Parmi les résultats de cette Année de la langue russe, il faut noter encore la création, en décembre 2007, de la fondation Rousskiï mir (« Monde russe »), dirigée par le politologue Viatcheslav Nikonov. « Une fondation a été lancée pour que la langue russe ne s’achève pas aujourd’hui », annonçait-il alors. Depuis, Rousskiï mir est devenue l’exécutrice informelle des initiatives étatiques visant à promouvoir la langue et la culture russes. À ces fins, précise le quotidien Kommersant, des fonds budgétaires lui sont alloués chaque année à hauteur de 500 millions de roubles. L’agence fédérale Rossotroudnitchestvo, fondée en 2008 et chapeautée par le ministère des affaires étrangères, conduit en parallèle un travail similaire. Elle possède huit filiales, 17 représentations dans les missions diplomatiques et 59 centres de science et de culture russes dans 76 pays du monde.

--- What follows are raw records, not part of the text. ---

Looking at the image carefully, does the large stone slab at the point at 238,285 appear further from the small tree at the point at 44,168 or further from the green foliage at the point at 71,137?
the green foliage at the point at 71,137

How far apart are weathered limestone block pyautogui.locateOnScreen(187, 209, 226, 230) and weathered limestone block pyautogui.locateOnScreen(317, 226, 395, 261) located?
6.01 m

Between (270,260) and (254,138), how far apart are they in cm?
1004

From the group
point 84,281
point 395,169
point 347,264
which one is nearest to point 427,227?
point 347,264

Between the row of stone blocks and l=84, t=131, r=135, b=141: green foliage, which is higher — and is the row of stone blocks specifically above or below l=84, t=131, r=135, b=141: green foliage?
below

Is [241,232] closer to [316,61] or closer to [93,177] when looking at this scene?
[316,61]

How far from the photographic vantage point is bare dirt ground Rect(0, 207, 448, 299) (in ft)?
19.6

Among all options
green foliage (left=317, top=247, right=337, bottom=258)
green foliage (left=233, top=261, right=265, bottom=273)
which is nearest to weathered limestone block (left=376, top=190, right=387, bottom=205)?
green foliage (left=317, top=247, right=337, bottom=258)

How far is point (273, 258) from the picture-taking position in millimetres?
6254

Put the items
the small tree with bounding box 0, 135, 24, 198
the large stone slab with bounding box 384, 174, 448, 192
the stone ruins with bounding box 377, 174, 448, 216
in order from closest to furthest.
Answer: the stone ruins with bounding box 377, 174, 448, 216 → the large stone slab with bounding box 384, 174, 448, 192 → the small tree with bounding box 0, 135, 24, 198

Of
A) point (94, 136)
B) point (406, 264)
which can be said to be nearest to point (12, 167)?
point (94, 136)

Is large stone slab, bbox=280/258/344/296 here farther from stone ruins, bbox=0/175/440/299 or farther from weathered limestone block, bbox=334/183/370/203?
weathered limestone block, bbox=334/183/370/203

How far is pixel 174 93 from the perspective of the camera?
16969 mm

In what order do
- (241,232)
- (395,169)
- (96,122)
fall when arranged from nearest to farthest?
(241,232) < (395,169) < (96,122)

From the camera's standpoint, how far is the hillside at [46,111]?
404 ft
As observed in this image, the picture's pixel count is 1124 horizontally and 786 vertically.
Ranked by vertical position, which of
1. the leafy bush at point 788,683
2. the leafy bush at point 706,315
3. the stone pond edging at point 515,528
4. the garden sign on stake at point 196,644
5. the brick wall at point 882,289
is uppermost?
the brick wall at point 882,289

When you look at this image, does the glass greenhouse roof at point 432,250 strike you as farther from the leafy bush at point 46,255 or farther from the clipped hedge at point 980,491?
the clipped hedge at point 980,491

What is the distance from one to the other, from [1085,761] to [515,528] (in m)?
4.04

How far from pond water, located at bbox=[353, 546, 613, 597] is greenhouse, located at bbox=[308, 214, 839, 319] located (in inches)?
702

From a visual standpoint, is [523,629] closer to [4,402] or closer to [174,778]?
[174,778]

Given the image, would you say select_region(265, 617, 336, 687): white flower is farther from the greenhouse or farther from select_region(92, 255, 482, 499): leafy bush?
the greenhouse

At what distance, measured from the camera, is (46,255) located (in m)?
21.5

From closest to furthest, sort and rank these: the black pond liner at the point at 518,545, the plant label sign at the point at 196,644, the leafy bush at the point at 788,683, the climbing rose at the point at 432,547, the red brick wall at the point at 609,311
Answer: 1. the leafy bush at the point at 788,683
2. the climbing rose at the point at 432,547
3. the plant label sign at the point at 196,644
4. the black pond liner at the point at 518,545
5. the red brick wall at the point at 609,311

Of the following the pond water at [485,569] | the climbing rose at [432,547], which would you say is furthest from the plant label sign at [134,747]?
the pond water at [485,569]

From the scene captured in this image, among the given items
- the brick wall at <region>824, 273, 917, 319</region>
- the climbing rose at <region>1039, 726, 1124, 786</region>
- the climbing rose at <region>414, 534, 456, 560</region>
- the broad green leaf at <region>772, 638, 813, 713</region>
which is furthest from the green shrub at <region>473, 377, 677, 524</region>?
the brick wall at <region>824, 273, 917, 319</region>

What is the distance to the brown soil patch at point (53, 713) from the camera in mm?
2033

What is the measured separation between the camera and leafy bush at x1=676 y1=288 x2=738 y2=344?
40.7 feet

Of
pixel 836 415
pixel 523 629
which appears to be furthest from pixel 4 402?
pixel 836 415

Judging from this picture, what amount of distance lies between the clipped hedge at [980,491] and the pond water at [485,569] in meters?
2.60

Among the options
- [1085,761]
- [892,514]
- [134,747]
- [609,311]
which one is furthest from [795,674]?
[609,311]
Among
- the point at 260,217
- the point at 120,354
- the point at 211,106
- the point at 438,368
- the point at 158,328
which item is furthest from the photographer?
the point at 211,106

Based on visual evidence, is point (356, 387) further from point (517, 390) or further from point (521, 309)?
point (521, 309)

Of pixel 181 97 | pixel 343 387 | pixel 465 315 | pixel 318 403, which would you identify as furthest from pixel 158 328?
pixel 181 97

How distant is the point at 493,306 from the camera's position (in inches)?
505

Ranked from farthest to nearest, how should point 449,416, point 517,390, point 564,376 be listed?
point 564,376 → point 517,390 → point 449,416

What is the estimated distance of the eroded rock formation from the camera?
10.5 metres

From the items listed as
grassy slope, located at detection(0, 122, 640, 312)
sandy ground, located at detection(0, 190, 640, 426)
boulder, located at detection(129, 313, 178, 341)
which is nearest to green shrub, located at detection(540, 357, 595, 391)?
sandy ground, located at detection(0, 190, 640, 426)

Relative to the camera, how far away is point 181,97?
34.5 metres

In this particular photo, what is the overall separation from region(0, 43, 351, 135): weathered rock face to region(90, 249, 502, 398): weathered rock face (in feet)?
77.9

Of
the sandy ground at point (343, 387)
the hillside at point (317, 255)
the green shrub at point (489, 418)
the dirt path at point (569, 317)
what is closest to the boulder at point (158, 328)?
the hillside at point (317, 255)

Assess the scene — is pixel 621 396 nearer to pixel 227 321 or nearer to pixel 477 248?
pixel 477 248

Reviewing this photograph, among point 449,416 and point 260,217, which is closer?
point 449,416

L’agence a consacré 9,25 milliards de roubles à ses activités entre 2008 et 2013 ; et l’été dernier, indique Kommersant, la décision a été prise d’élargir significativement le financement de Rossotroudnitchestvo – jusqu’à 9,5 milliards de roubles par an.

Rossotroudnitchestvo dispose de quotas destinés aux étudiants étrangers dans les universités et grandes écoles russes. Depuis 2008, l’agence prend en effet à sa charge les études de près de 10 000 étrangers par an dans les établissements d’enseignement secondaire et supérieur de la Fédération. Leur chiffre réel est bien plus élevé – en plus de ces quotas, des étrangers étudient en Russie à leurs frais. Selon les données de l’UNESCO, la Russie occupe actuellement la sixième place mondiale en nombre d’étrangers étudiant dans ses grandes écoles et universités – ils sont plus de 129 000. En comparaison avec les États-Unis, toutefois, ce chiffre paraît modeste : ils sont plus de
684 000 étudiants étrangers à y vivre. Après l’Amérique viennent la Grande-Bretagne (avec près de 390 000 étudiants étrangers), l’Australie (271 000), la France (près de 260 000) et l’Allemagne (200 000).

Un autre programme est actuellement en cours d’élaboration pour la promotion de l’enseignement du russe à l’étranger, dont le travail est coordonné par le Conseil pour la langue russe auprès du gouvernement fédéral, créé le 5 novembre 2013. L’objectif de ce programme est de former un réseau de centres pédagogiques baptisé Institut Pouchkine, sur le modèle des Instituts Cervantès espagnol et Goethe allemand. Le conseil prévoit déjà, à l’étape initiale, l’ouverture d’environ 50 de ces centres : notamment en Finlande, en France, en Arménie et en Ukraine, ainsi qu’en Chine.